All Questions Answered with Leo Babauta – December

By Leo Babauta

It’s time for another edition of All Questions Answered. And we have three great questions this week — thanks everyone!

1. What do you do if you have several habits you want to form right away — it seems too hard to wait three months to form three small habits?

Leo: It’s best to think of habits in the long term — you’re not trying to form a bunch of habits right now, but over a lifetime. So think about a year from now, or three years — where do you want to be? If you really want to have some solid habits that have been firmly ingrained, it’s worth it to do it right. So that would be one habit at a time, for about a month each — though you can’t just forget about the habit after a month. You’ll still have to give it some attention, just not as much.

That said, I know it can be hard to wait. So if you think you won’t be able to wait, pick two or three very, very small habits. Wake just 5 minutes earlier, and do just 5 minutes of exercise, and make one small diet change for a week or two. Then increase just a little the 2nd week. This method works but takes more concentration to keep all three habits going.

Lastly, if you want to do three big changes at a time, go for it — just know that it’s probably less effective. It’s still possible to make all three stick, but if you falter in one or more habits, take note of why and adjust your method to be more effective.

2. I’m new to strength training and one of my goals this month is to do more planks and push-ups. Are there other exercises I should be doing first to protect the shoulder? I do stop before I feel too much strain. Maybe I shouldn’t do them every day?

Leo: I would definitely not do them every day. Give yourself a day of rest. And progress slowly, especially if you’ve had shoulder issues in the past. A slow progression, with rest, should be fine for most people. And as you already noted, don’t overextend the shoulder — don’t go too low if you have a weak shoulder. It could cause strain or a tear.

I would also recommend doing other exercises to strengthen the shoulder — shoulder presses (with dumbbells or a barbell, but not too heavy at first), some kind of rows (for the back), pullups. All of these should be started slowly with little weight, not too much strain, and progress slowly to strengthen the muscles around your shoulders and back.
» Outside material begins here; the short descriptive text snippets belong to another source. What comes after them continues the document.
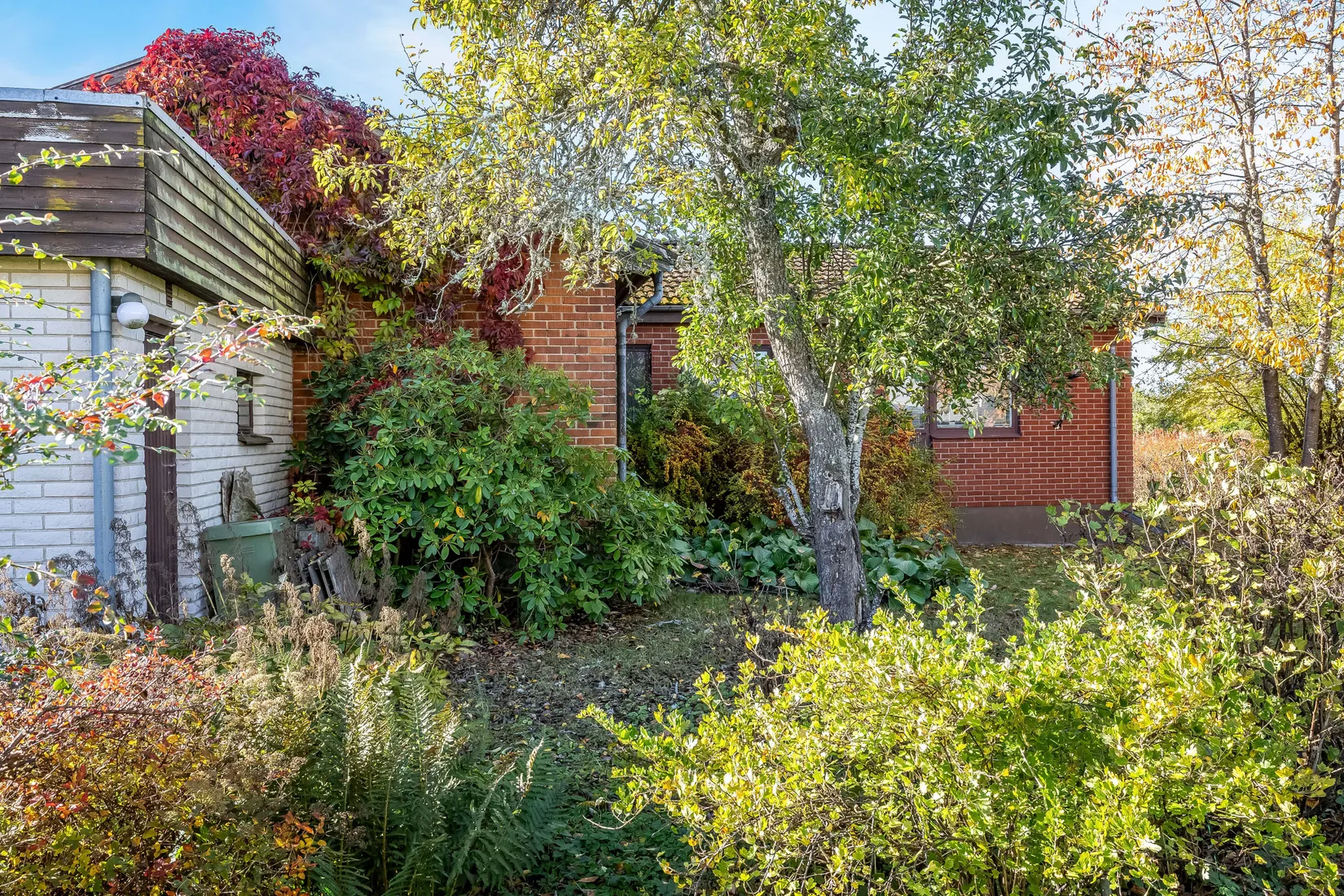 Villa, Lövbergsvägen 11, Ljunga, Norrköping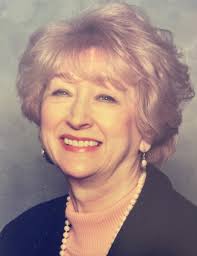 Obituary information for Mary Jean Coleman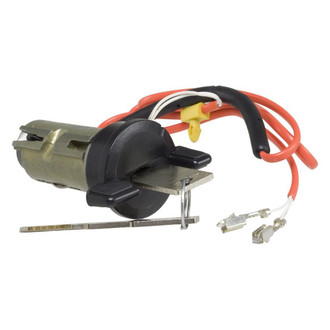 WVE® - Ignition Lock Cylinder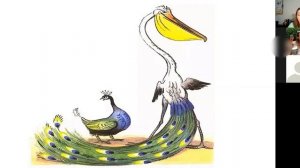 Tele Terem'OK    11 05 2020   Это что за птица, В Сутеев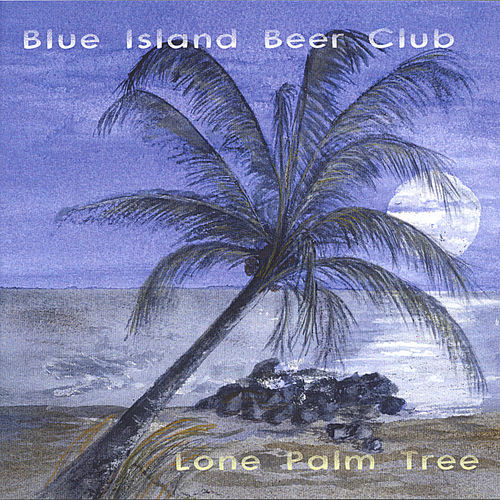 Blue Island Beer Club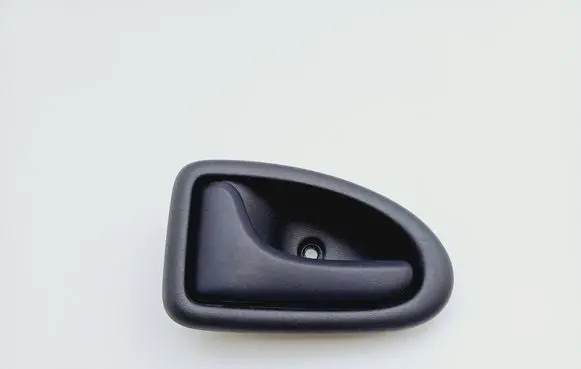 Renault Clio II Rear door interior handle 7700415974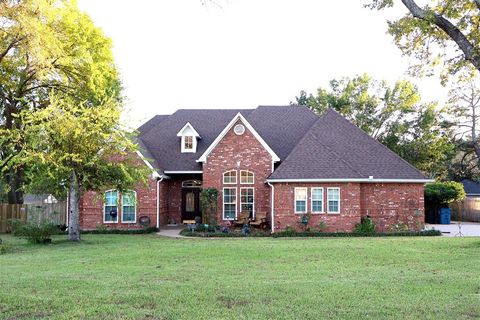 A home in Van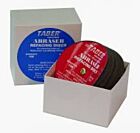 S-11 Taber Refacing medium disc (pack of 100 pcs)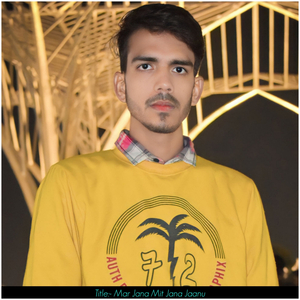 Mar Jana Mit Jana Jaanu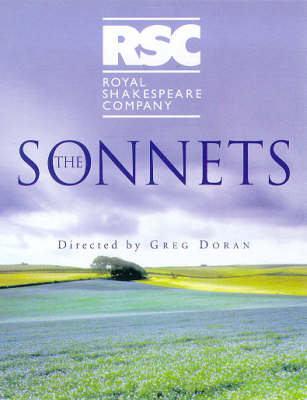 Book cover for Rsc Sonnets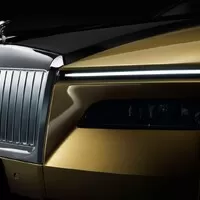 Foto: Rolls Royce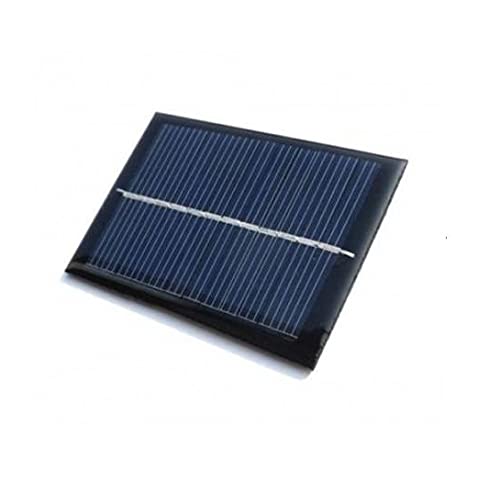 Solar Cell Panel- 4V 100mA-image-38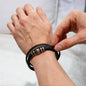 The Legend Dad Bracelet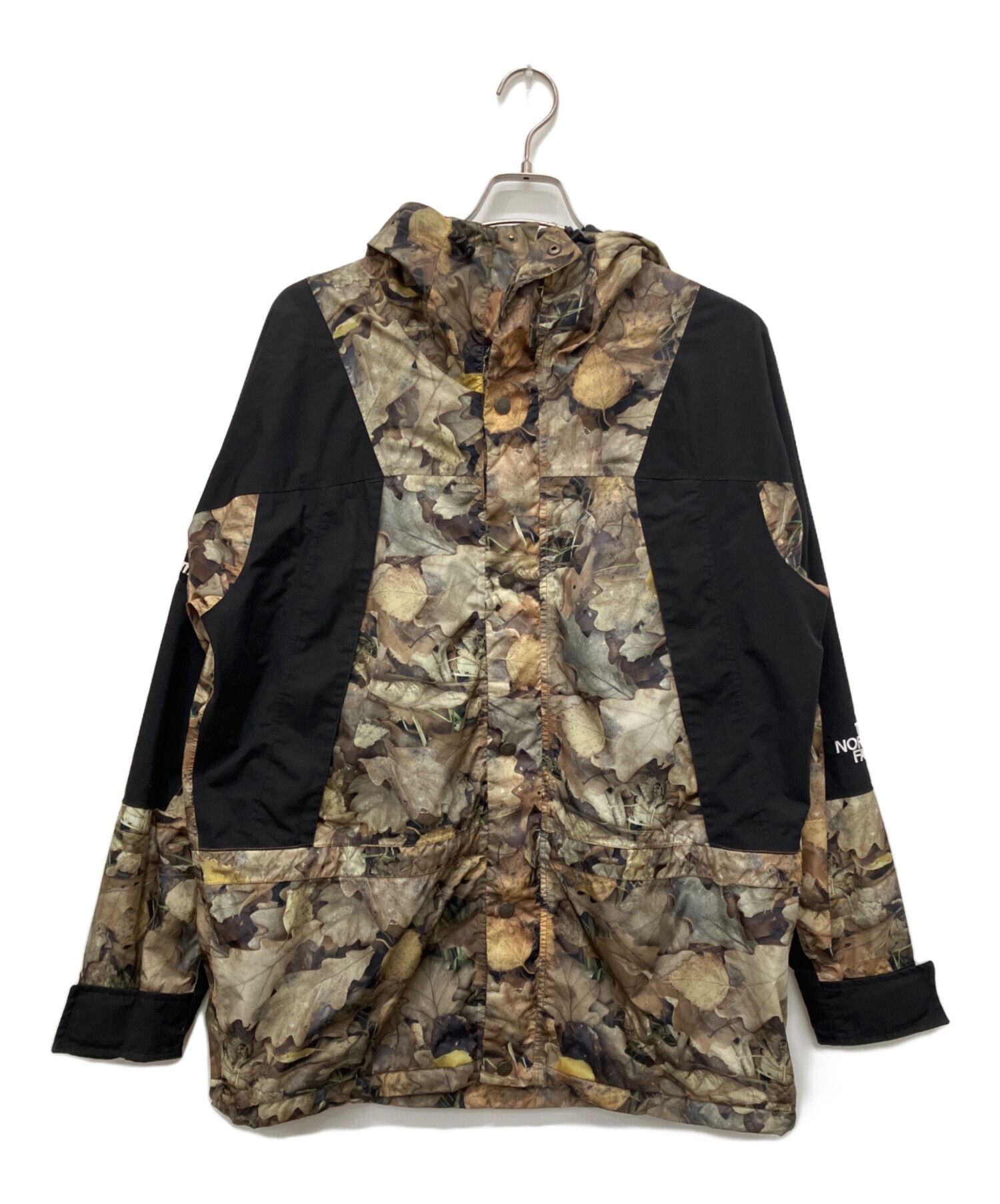 中古・古着通販】THE NORTH FACE (ザ ノース フェイス) SUPREME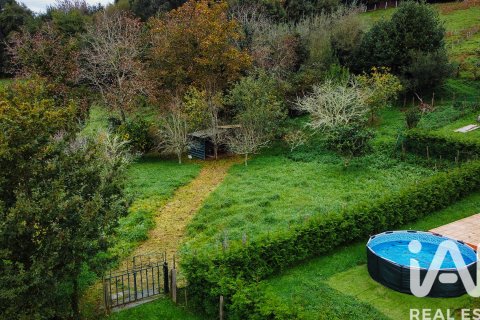 House zum Verkauf in Cerdido, A Coruna, Spanien 2 Schlafzimmer, 275 m2 Nr. 185494 - Foto 19
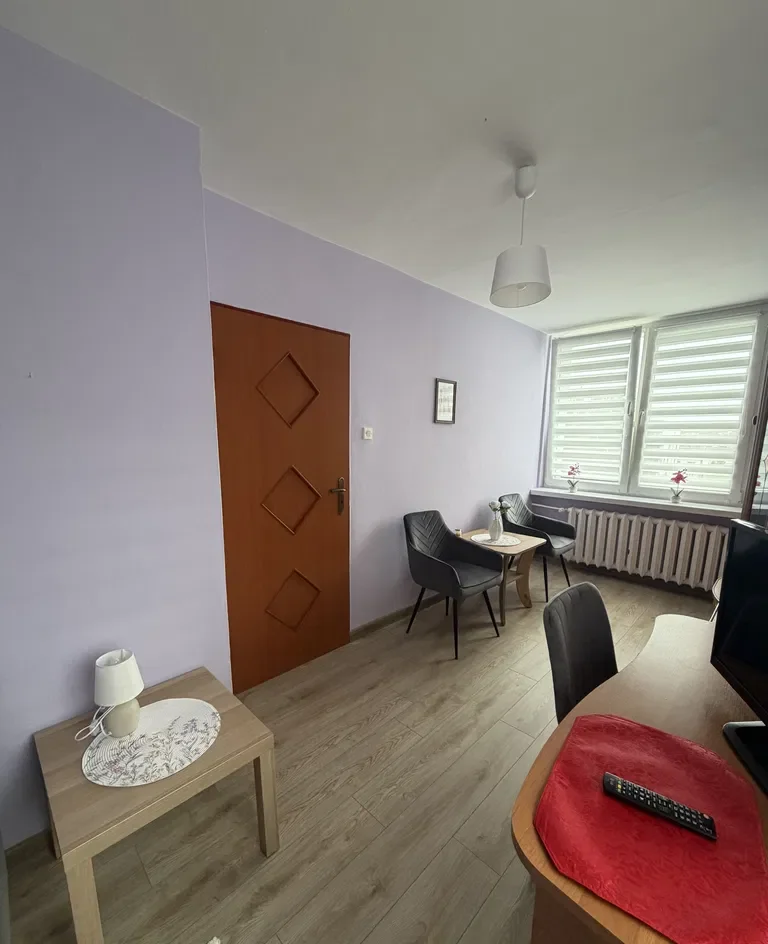Warszawa, ul. Kinowa - pokój 13m2 przy Parku Skaryszewskim - zdjęcie 8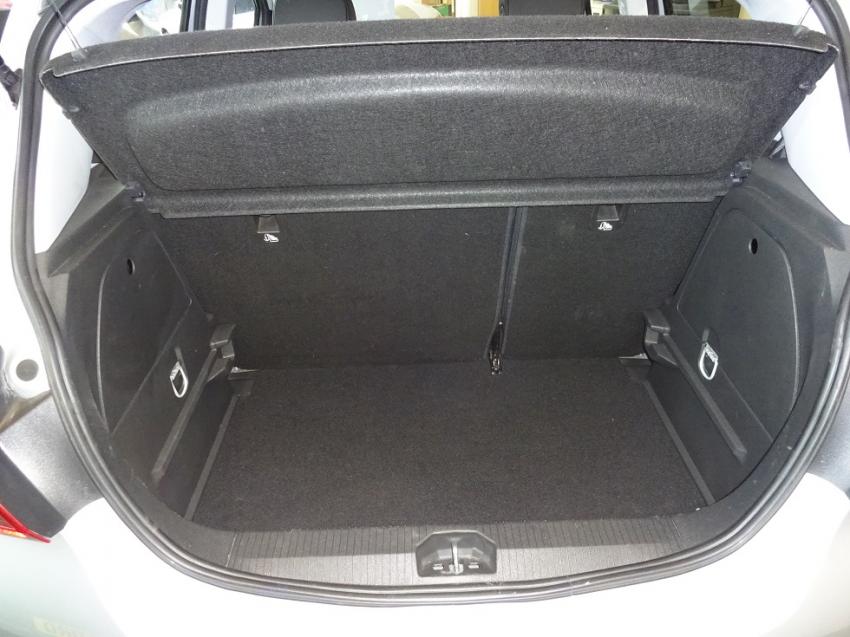 Vauxhall Corsa SORRY SOLD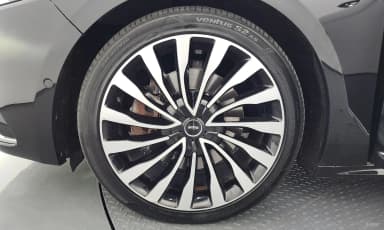 Continental Gen 10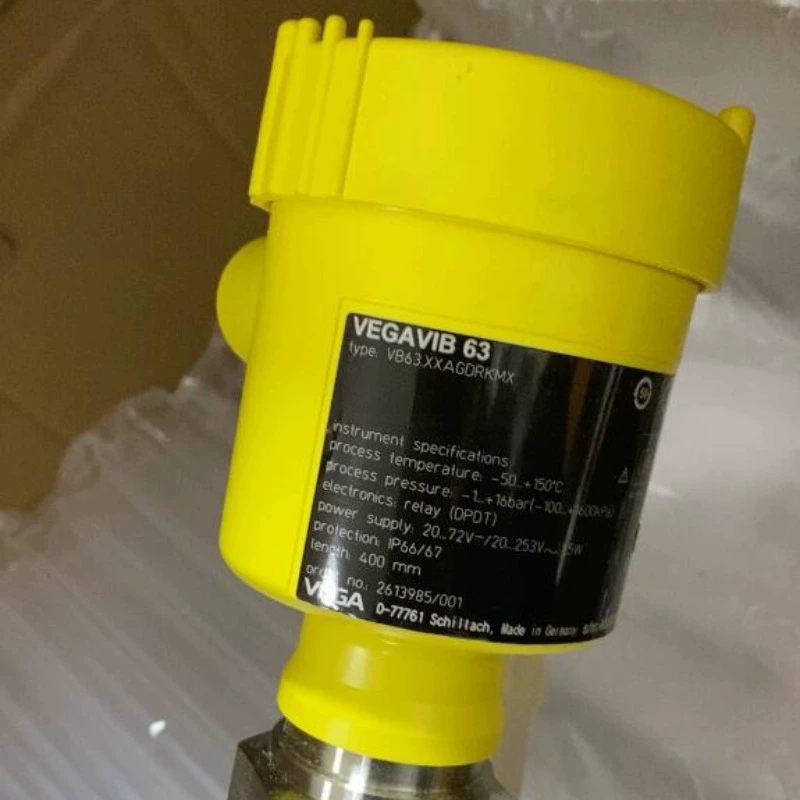 Weg VEGAVIB 63 измеритель уровня VB63.XXANKMX VB63.XXAGKMX цена договорная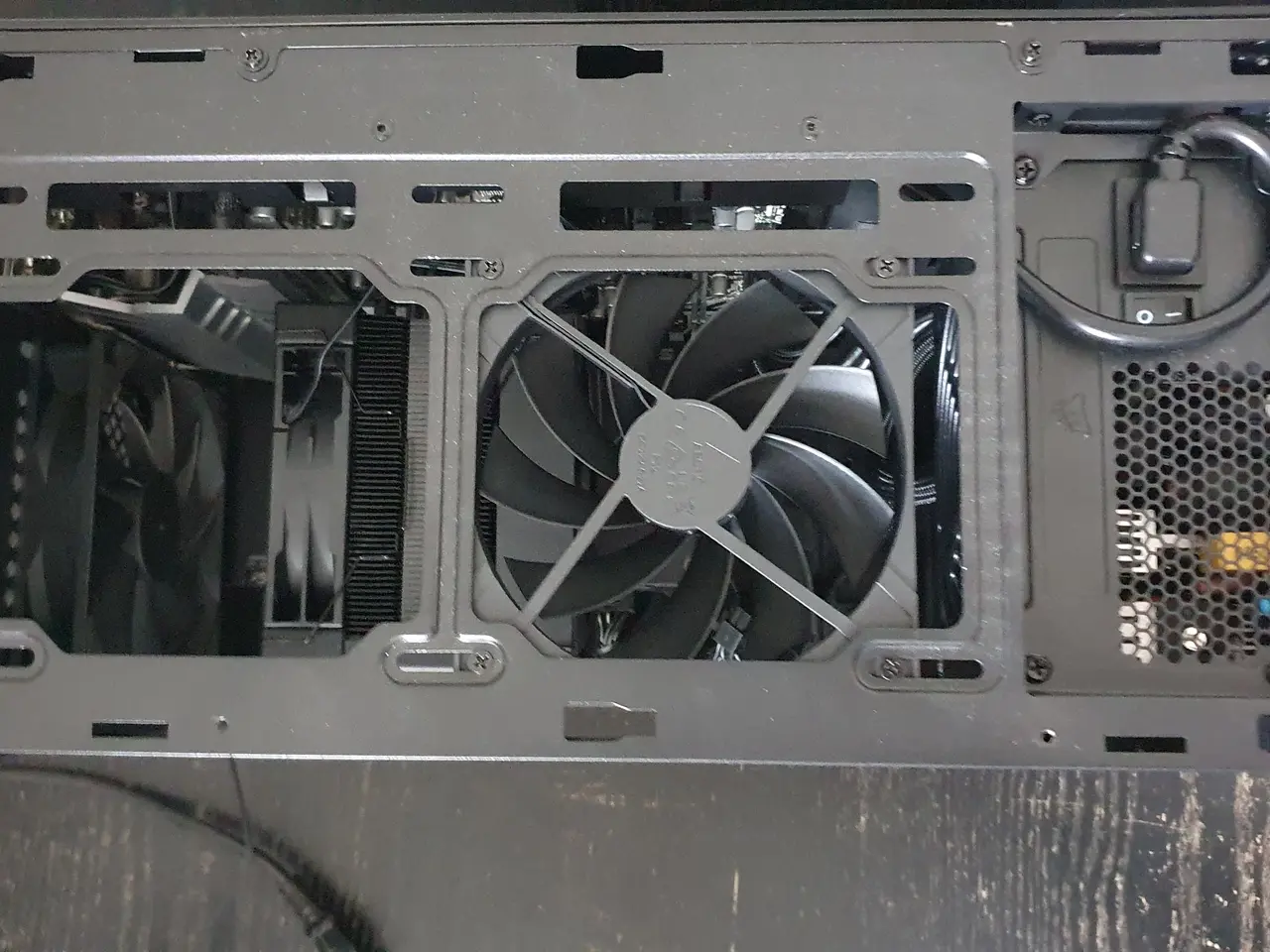 Billede 4 - Vision/ryzen stationær computer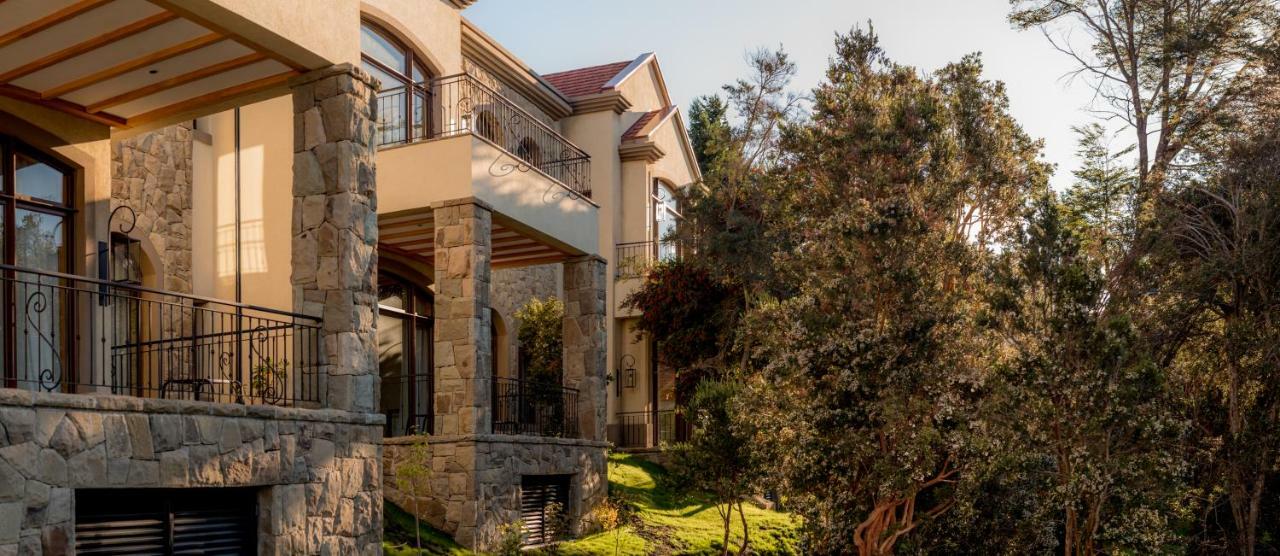 Villa Beluno Hotel & Spa 圣卡洛斯-德巴里洛切 外观 照片
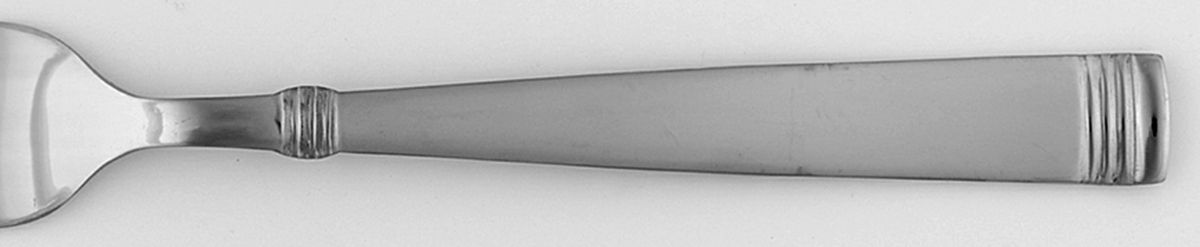 Palisades Frost (Stainless) Fork by Pfaltzgraff-1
3. I see a bit of conflict between working out (at least the strength training part) and habit forming. In the sense that, to form a habit you should ideally do it every day, but in strength training it is commonly known that you need to alter workout days with rest days. So: how to combine both? And: is the rest day equally necessary if you “limit” yourself to bodyweight exercises? In other words: should I do my push-ups every day? Or every other day?

Leo: This is an excellent point. Habits are best if they’re done every day, but exercise is best with a day of rest in between. There are a few different approaches to handle this dilemma.

The first approach is to do different exercises on different days. So pushups and walking, or pushups and lunges (or bodyweight squats), on alternating days. If you do this approach, don’t go too long or intense each day, or you could overtax your body. Remember, this is for the long term, and you’re not trying to get immediate results. You want habits that will stick and make a big difference over a lifetime. Also realize that you’re forming two different but related habits — it’s nearly as good as doing one habit every day, but not exactly as good.

The second approach is to skip days (have rest days), which is a good idea if you’re new to exercise. The habit you’re forming will take longer to form, and this is less ideal from a habit standpoint. I recommend the first approach over this if you’re concerned about habit formation.

Lastly, you could just do pushups every day. I would do a small amount of them (if you can do 15, just do 5), because you really don’t want to overtax your body. Overtaxing leads to injury and burnout, which will kill the habit. Know that this method (doing them every day) is less than ideal from your body’s standpoint but best from a habit standpoint.

None of these approaches is perfect, but it shows that when you’re forming habits, you’re often trying to balance two or more competing factors, and you just have to find the balance that works for you. You might try one approach, and if it’s not working, try another. It’s an experiment of one.